According to the American Cancer Society, arnica gel can be applied to the surface of the skin to treat irritations such as eczema, chapped lips, sunburns, insect bites and acne. The organic chemicals contained in arnica are said to aid in swelling and inflammation of the skin and are also said to assist in treating bacterial infections. It should be noted the American Cancer Society states there is no scientific evidence to prove these claims and further research is needed to determine the gel's effectiveness.

Muscle Pain

Arnica gel is used in homeopathic or natural topical treatments for muscle pain and stiffness due to exercise or minor accidents. According to the University of Maryland Medical Center arnica gel has been used for hundreds of years in Europe and was used by Native Americans to mend wounds and alleviate muscle aches. It is said to aid in the treatment of bruising and swelling due to bone fractures.

Arthritis Relief

If you suffer from arthritis in the hands, a condition that occurs when the cartilage of the joints is broken down, you may be looking for a remedy for the pain. According to the Bastyr Center for Natural Health, arnica gel has properties similar to those in topical ibuprofen gel, an anti-inflammatory medicine commonly used to relieve the symptoms of the condition. Arnica gel's ability to penetrate the skin easily can make it a natural and effective alternative to relieve arthritis pain.

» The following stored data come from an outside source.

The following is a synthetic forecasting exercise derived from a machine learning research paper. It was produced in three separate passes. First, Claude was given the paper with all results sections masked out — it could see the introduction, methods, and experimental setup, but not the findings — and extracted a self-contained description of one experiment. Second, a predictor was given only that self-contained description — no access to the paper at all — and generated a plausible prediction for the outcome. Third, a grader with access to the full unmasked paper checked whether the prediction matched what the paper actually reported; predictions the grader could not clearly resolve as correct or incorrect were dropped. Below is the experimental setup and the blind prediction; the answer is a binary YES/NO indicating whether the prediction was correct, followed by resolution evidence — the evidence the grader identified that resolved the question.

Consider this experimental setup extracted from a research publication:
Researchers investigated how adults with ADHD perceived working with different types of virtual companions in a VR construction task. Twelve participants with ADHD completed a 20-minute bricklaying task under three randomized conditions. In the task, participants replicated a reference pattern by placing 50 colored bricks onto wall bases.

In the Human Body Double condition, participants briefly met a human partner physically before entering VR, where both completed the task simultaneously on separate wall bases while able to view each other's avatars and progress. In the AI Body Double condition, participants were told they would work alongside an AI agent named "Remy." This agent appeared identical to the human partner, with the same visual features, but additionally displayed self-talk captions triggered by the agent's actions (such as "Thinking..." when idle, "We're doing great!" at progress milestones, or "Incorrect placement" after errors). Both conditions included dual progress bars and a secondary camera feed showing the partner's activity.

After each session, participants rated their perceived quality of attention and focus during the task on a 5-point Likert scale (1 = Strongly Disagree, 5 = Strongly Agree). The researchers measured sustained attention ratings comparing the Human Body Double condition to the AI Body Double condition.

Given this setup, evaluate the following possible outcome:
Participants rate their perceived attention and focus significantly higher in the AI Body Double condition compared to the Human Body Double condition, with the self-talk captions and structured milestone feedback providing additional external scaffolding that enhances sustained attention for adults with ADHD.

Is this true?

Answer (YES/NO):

According to the University of Maryland Medical Center, preparation and dilution of arnica is essential as prolonged exposure can cause serious skin irritations like blistering and peeling of the skin. The American Cancer Society warns that ingesting the gel can cause serious side effects such as internal bleeding, vomiting and dizziness. Allergic reactions such as itching, hives and shortness of breath may occur. Arnica gel should not be used on an open wound as it can increase the irritation of the skin. You should consult your doctor before using any new herbal treatment.